The parable of the Wicked Tenants! This is a meaty one. A landowner buys a field, plants, builds a wall, then hires tenants to tend to the land. They go on to earn their title, killing the slaves, servants, and even ultimately the Son of the landowner when he sends them to collect his due.

The Take:


The lesson, of course, is that those who are put in a position of stewardship, and abuse their power to hurt the servants of the Master and deny him his due, are of course due for punishment. This is one of the parables that, in the broader context, gets the Temple Authorities to start plotting against Jesus.

The Takeaway:

So at first glance, in picking texts, the Gospel Passage here would seem to be the odd duck out, right? Three texts examining the roll of the Law, and then a condemnation of temple officials. Because the Parable includes the death of the Son of the Landowner, we often think of it as a prediction of Christ's Crucifixion and leave it at that, but looking at all the texts together, I think a strong theme very quickly presents itself.
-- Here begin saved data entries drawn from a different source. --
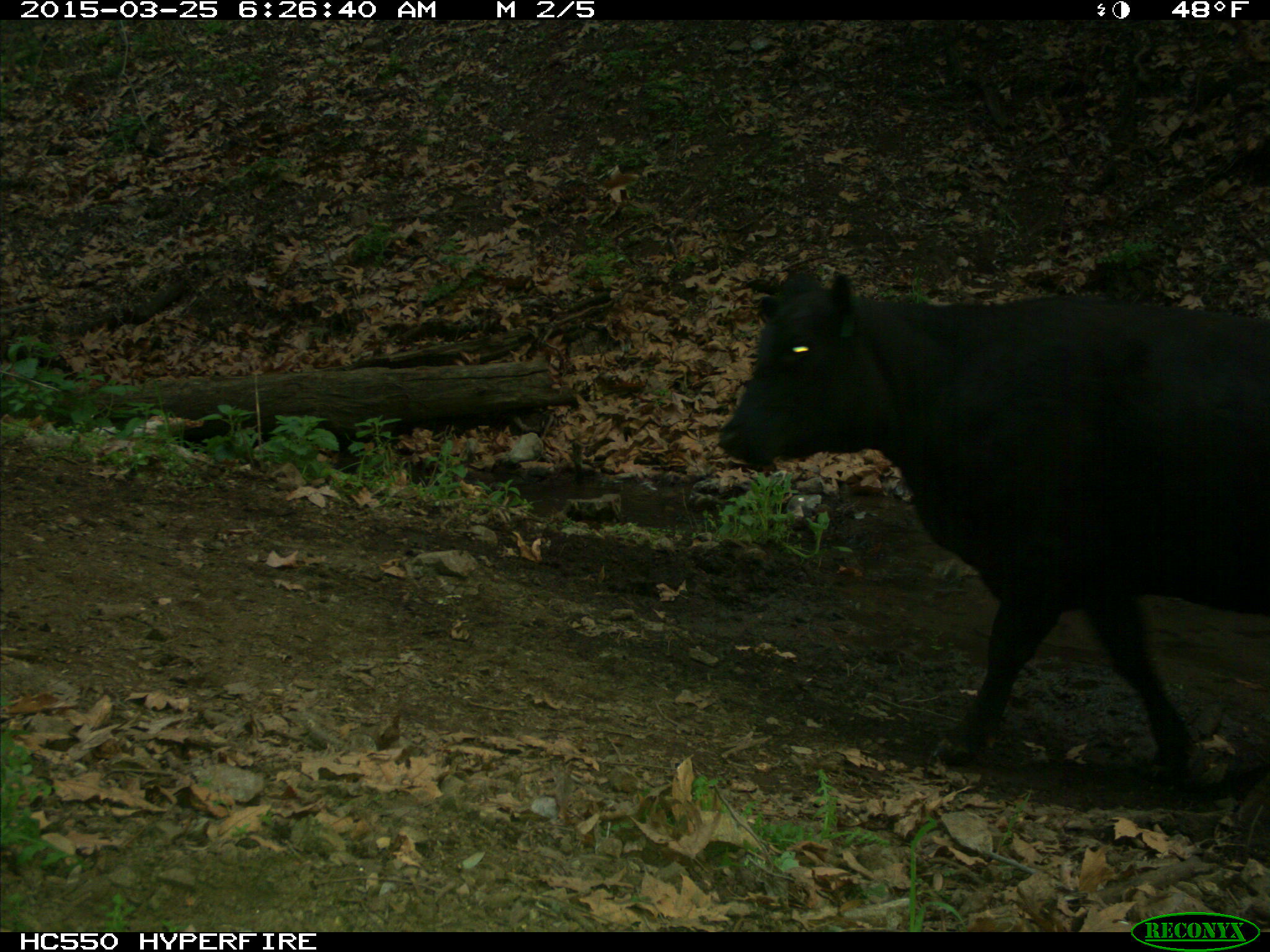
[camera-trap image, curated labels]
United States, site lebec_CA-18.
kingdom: Animalia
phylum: Chordata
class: Mammalia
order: Artiodactyla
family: Bovidae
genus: Bos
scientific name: Bos taurus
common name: domestic cow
Temple Authorities, here representing clergy, church officals, and other such positions, have long been the arbiters of God's law to the people they serve. Yes, we worship the Gospel of Jesus Christ and it is Christ, ultimately, who holds the power to condemn, but in practical terms, it is these interpreters, amongst whom I number still, as a Presbytery Moderator, who often serve as the day to day arbiters.

And yet? We often screw that up royally. Just look, for instance, at the take on the Ten Commandments themselves. How out of sync with the stated goals of most Evangelical churches are they? And yet, in the name of upholding a twisted version of "the Law," so many people cause so much harm, wounding and even killing the servants of God who remind us of the laws simplicity, and yet again for those who remind us that it is not, ultimately, adherence to the Law that determines our righteousness.

So what do those who stand on images of the law, but abuse it, and twist it away from the Lawgiver's Son to serve their own needs deserve?

Of that, there is very little need to interpret.